**Exercise:**
Answer these questions using the excerpt on Drèze and Sen below:
1. What do Drèze and Sen hold should be the aim of any society?
2. What does economic growth generate that can be used to improve human capabilities?
3. What severely constrains the ability to access human capabilities?

For Drèze and Sen, the aim of any society should be the expansion of human capabilities. And, institutions such as markets and democracy are a means to that end. Similarly, economic growth ‘generates resources’ which can be used to improve human capabilities. As they write in the preface, ‘the achievement of high growth must ultimately be judged in terms of the impact of that economic growth on the lives and freedoms of the people’ (p. viii). Human capabilities, as is to be expected, refer to a spectrum of endowments and the ability to access all of them. For instance, it includes, in no particular order, nutrition (pp. 157-162), education (see ch. 5), health (see ch. 6), clean environment (pp. 41-44), access to energy (pp. 84-87), transportation, communication and banking infrastructure. The ability to access them, however, is severely constrained by caste (pp. 218-223). And some of them are also constrained by gender (pp. 224-239) besides other power relations.

**Record excerpts:**

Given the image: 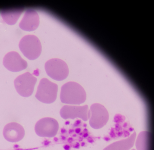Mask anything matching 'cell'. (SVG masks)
Instances as JSON below:
<instances>
[{"instance_id": "cell-15", "label": "cell", "mask_w": 154, "mask_h": 150, "mask_svg": "<svg viewBox=\"0 0 154 150\" xmlns=\"http://www.w3.org/2000/svg\"><path fill=\"white\" fill-rule=\"evenodd\" d=\"M131 150H136L135 149H132Z\"/></svg>"}, {"instance_id": "cell-2", "label": "cell", "mask_w": 154, "mask_h": 150, "mask_svg": "<svg viewBox=\"0 0 154 150\" xmlns=\"http://www.w3.org/2000/svg\"><path fill=\"white\" fill-rule=\"evenodd\" d=\"M19 47L24 56L31 60L37 58L42 51V45L39 40L33 35L24 36L20 41Z\"/></svg>"}, {"instance_id": "cell-6", "label": "cell", "mask_w": 154, "mask_h": 150, "mask_svg": "<svg viewBox=\"0 0 154 150\" xmlns=\"http://www.w3.org/2000/svg\"><path fill=\"white\" fill-rule=\"evenodd\" d=\"M90 111L89 123L92 128L95 129H100L106 124L109 115L104 106L99 103H94L90 107Z\"/></svg>"}, {"instance_id": "cell-13", "label": "cell", "mask_w": 154, "mask_h": 150, "mask_svg": "<svg viewBox=\"0 0 154 150\" xmlns=\"http://www.w3.org/2000/svg\"><path fill=\"white\" fill-rule=\"evenodd\" d=\"M136 136V133L134 131L128 137L114 142L103 150H129L134 145Z\"/></svg>"}, {"instance_id": "cell-5", "label": "cell", "mask_w": 154, "mask_h": 150, "mask_svg": "<svg viewBox=\"0 0 154 150\" xmlns=\"http://www.w3.org/2000/svg\"><path fill=\"white\" fill-rule=\"evenodd\" d=\"M37 81L36 77L27 72L17 77L14 84L17 93L22 96L27 97L32 94Z\"/></svg>"}, {"instance_id": "cell-11", "label": "cell", "mask_w": 154, "mask_h": 150, "mask_svg": "<svg viewBox=\"0 0 154 150\" xmlns=\"http://www.w3.org/2000/svg\"><path fill=\"white\" fill-rule=\"evenodd\" d=\"M39 19L37 12L32 9L27 10L19 24L20 27L23 30L31 31L38 27Z\"/></svg>"}, {"instance_id": "cell-8", "label": "cell", "mask_w": 154, "mask_h": 150, "mask_svg": "<svg viewBox=\"0 0 154 150\" xmlns=\"http://www.w3.org/2000/svg\"><path fill=\"white\" fill-rule=\"evenodd\" d=\"M61 117L64 119L79 118L84 121L89 119L90 111L87 105L82 106L65 105L60 111Z\"/></svg>"}, {"instance_id": "cell-7", "label": "cell", "mask_w": 154, "mask_h": 150, "mask_svg": "<svg viewBox=\"0 0 154 150\" xmlns=\"http://www.w3.org/2000/svg\"><path fill=\"white\" fill-rule=\"evenodd\" d=\"M59 125L55 119L49 117L42 118L36 123L35 130L36 134L40 137L48 138L55 136L58 131Z\"/></svg>"}, {"instance_id": "cell-10", "label": "cell", "mask_w": 154, "mask_h": 150, "mask_svg": "<svg viewBox=\"0 0 154 150\" xmlns=\"http://www.w3.org/2000/svg\"><path fill=\"white\" fill-rule=\"evenodd\" d=\"M3 135L7 141L15 142L22 140L25 135V130L23 127L16 122H11L4 127Z\"/></svg>"}, {"instance_id": "cell-3", "label": "cell", "mask_w": 154, "mask_h": 150, "mask_svg": "<svg viewBox=\"0 0 154 150\" xmlns=\"http://www.w3.org/2000/svg\"><path fill=\"white\" fill-rule=\"evenodd\" d=\"M58 89L57 84L46 78H43L39 82L35 97L42 103H52L57 98Z\"/></svg>"}, {"instance_id": "cell-12", "label": "cell", "mask_w": 154, "mask_h": 150, "mask_svg": "<svg viewBox=\"0 0 154 150\" xmlns=\"http://www.w3.org/2000/svg\"><path fill=\"white\" fill-rule=\"evenodd\" d=\"M153 137L152 133L148 131L141 132L135 142L137 150H153Z\"/></svg>"}, {"instance_id": "cell-14", "label": "cell", "mask_w": 154, "mask_h": 150, "mask_svg": "<svg viewBox=\"0 0 154 150\" xmlns=\"http://www.w3.org/2000/svg\"><path fill=\"white\" fill-rule=\"evenodd\" d=\"M23 8H17L2 11L1 16L4 21L7 24H15L23 11Z\"/></svg>"}, {"instance_id": "cell-1", "label": "cell", "mask_w": 154, "mask_h": 150, "mask_svg": "<svg viewBox=\"0 0 154 150\" xmlns=\"http://www.w3.org/2000/svg\"><path fill=\"white\" fill-rule=\"evenodd\" d=\"M60 98L63 103L80 105L86 100V94L80 84L76 82L70 81L62 86Z\"/></svg>"}, {"instance_id": "cell-9", "label": "cell", "mask_w": 154, "mask_h": 150, "mask_svg": "<svg viewBox=\"0 0 154 150\" xmlns=\"http://www.w3.org/2000/svg\"><path fill=\"white\" fill-rule=\"evenodd\" d=\"M4 66L8 70L18 72L26 69L27 62L22 58L19 53L15 51L9 52L5 56L3 61Z\"/></svg>"}, {"instance_id": "cell-4", "label": "cell", "mask_w": 154, "mask_h": 150, "mask_svg": "<svg viewBox=\"0 0 154 150\" xmlns=\"http://www.w3.org/2000/svg\"><path fill=\"white\" fill-rule=\"evenodd\" d=\"M45 67L47 74L56 80H64L69 73V68L66 63L59 58H52L48 60L45 64Z\"/></svg>"}]
</instances>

**Answer to the problem:**
1. The expansion of human capabilities.
2. Resources.
3. Caste.